(EXERCISE REQUIREMENTS)
a: Reproduce verbatim the part of the passage on Pentagon bookkeeping starting at "As the use of" and ending at "impossible to determine.".
b: For each statement, say yes or no as to whether the passage on Pentagon bookkeeping supports it, and quote the deciding words: (i) The Defense Department's 2012 budget exceeded the combined annual defense budgets of the 10 next largest military spenders. (ii) The first article in the series dealt with unaudited contracts with outside vendors. (iii) Fraud and theft at the Pentagon are often eventually detected by its own internal auditors.

(TEXT FOR ANALYSIS)
#####

This is the second installment in a series in which Reuters delves into the Defense Department's inability to account for itself. The first article examined how the Pentagon's record-keeping dysfunction results in widespread pay errors that inflict financial hardship on soldiers and sap morale. This account is based on interviews with scores of current and former Defense Department officials, as well as Reuters analyses of Pentagon logistics practices, bookkeeping methods, court cases and reports by federal agencies.

As the use of plugs indicates, pay errors are only a small part of the sums that annually disappear into the vast bureaucracy that manages more than half of all annual government outlays approved by Congress. The Defense Department's 2012 budget totaled $565.8 billion, more than the annual defense budgets of the 10 next largest military spenders combined, including Russia and China. How much of that money is spent as intended is impossible to determine.

In its investigation, Reuters has found that the Pentagon is largely incapable of keeping track of its vast stores of weapons, ammunition and other supplies; thus it continues to spend money on new supplies it doesn't need and on storing others long out of date. It has amassed a backlog of more than half a trillion dollars in unaudited contracts with outside vendors; how much of that money paid for actual goods and services delivered isn't known. And it repeatedly falls prey to fraud and theft that can go undiscovered for years, often eventually detected by external law enforcement agencies.

The consequences aren't only financial; bad bookkeeping can affect the nation's defense. In one example of many, the Army lost track of $5.8 billion of supplies between 2003 and 2011 as it shuffled equipment between reserve and regular units. Affected units "may experience equipment shortages that could hinder their ability to train soldiers and respond to emergencies," the Pentagon inspector general said in a September 2012 report.

#####

(DATA PROVIDED)
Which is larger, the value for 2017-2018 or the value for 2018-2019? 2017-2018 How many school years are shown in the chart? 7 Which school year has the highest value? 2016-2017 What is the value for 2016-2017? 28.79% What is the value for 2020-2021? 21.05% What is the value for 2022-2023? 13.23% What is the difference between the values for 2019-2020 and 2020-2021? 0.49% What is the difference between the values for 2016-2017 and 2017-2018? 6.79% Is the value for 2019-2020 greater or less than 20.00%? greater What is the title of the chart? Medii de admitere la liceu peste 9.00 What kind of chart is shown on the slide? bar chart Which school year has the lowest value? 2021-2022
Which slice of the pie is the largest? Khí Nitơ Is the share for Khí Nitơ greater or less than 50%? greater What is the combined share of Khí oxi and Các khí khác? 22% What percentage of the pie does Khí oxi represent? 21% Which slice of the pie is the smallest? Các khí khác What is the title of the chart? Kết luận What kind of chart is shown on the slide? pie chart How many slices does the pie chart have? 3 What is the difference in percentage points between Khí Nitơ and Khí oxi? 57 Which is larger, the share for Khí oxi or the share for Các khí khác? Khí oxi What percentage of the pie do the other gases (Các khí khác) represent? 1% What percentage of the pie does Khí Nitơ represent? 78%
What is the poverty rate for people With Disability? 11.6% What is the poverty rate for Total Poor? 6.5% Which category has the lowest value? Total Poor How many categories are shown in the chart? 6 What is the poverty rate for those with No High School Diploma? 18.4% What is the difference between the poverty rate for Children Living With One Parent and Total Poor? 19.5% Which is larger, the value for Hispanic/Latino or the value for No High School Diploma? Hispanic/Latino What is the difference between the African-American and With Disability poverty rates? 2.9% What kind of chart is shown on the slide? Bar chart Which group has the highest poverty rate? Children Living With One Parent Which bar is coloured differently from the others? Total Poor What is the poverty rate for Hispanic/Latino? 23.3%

#####

(ANSWERS TO THIS EXERCISE)
a:
As the use of plugs indicates, pay errors are only a small part of the sums that annually disappear into the vast bureaucracy that manages more than half of all annual government outlays approved by Congress. The Defense Department's 2012 budget totaled $565.8 billion, more than the annual defense budgets of the 10 next largest military spenders combined, including Russia and China. How much of that money is spent as intended is impossible to determine.

b:
(i) Yes: "The Defense Department's 2012 budget totaled $565.8 billion, more than the annual defense budgets of the 10 next largest military spenders combined"
(ii) No: "The first article examined how the Pentagon's record-keeping dysfunction results in widespread pay errors"
(iii) No: "often eventually detected by external law enforcement agencies"